«L’Unité d’Habitation crée un phénomène social productif dans lequel l’individuel et le collectif s’équilibrent dans une juste répartition des fonctions de la vie quotidienne»*. Cette citation de Le Corbusier est-elle toujours d’actualité ?
France | Logements
1945, pose de la première pierre de la Cité Radieuse, livrée en 1952 à Marseille. Avec cette œuvre monumentale, à la fois entité fonctionnelle et familiale exemplaire, Le Corbusier et ses ‘unités d’habitation’ ont métamorphosé juste après-guerre le monde de la construction.
Cette réponse inventive au problème récurrent du logement collectif transformait profondément, en France, l’idée même de cet habitat, ne serait-ce qu’en y faisant porter une attention nouvelle.
Si les cités de Le Corbusier ont écrit une nouvelle page des annales du logement en France, l’histoire du logement social remonte plus loin dans le temps.

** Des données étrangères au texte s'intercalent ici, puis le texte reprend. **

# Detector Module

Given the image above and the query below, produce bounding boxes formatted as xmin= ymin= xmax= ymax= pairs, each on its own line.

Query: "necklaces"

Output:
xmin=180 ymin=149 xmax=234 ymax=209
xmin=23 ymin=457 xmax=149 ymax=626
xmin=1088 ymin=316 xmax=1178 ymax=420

Au début du XIXe siècle, l’apparition massive de logements insalubres aux loyers exorbitants a suscité la lutte menée ensuite par le mouvement hygiéniste pour leur éradication. Les premiers logements sociaux parisiens sont livrés en 1851 rue Rochechouart à la Cité Napoléon, une ‘cité ouvrière’ qui fut à l’époque un événement architectural sans précédent.
Dès lors, les logements sociaux se sont multipliés. Sous différentes formes, avec des matériaux divers, demeure une seule problématique : l’amélioration de l’habitat.
Dans les années 80, Jean Renaudie a signé le projet de la Cité du Parc à Ivry-sur-Seine, tandis que Jean Nouvel signait un peu plus tard le projet Nemausus 1 à Nîmes. L’évènement était d’importance. Là aussi, la physionomie du logement social aurait pu évoluer. Ces deux exemples sont restés, pour diverses raisons, «uniques», voire «utopiques».
En France, depuis dix ans, face aux besoins, l’innovation architecturale est le fait de nombre d’architectes, connus ou inconnus, qui se sont penchés sur ce sujet. De la classe politique, qui veut voir dans le logement social le retour d’une «certaine mixité», aux promoteurs, hommes d’affaires fructueuses, en passant par les médias de bonne conscience, le buzz actuel est sans précédent. Les architectes ont donc à juste titre cru pouvoir expérimenter de nouvelles idées.
Ainsi, le logement social n’est plus ni cité ouvrière ni barre mais peut prendre la forme d’une maison (déjà dans les années ’60 ndlr), être joyeux et accueillant, devenir somptueux même. Il met en oeuvre les dernières technologies, est respectueux de l’environnement tout en s’insérant brillamment dans le tissu urbain préexistant.
Aujourd’hui, au 149-151, rue Cardinet, à Paris, Franklin Azzi a conçu le premier immeuble doté de panneaux photovoltaïques, un chantier d’une forte portée symbolique. Le logement social, un logement de luxe ? Une illusion ?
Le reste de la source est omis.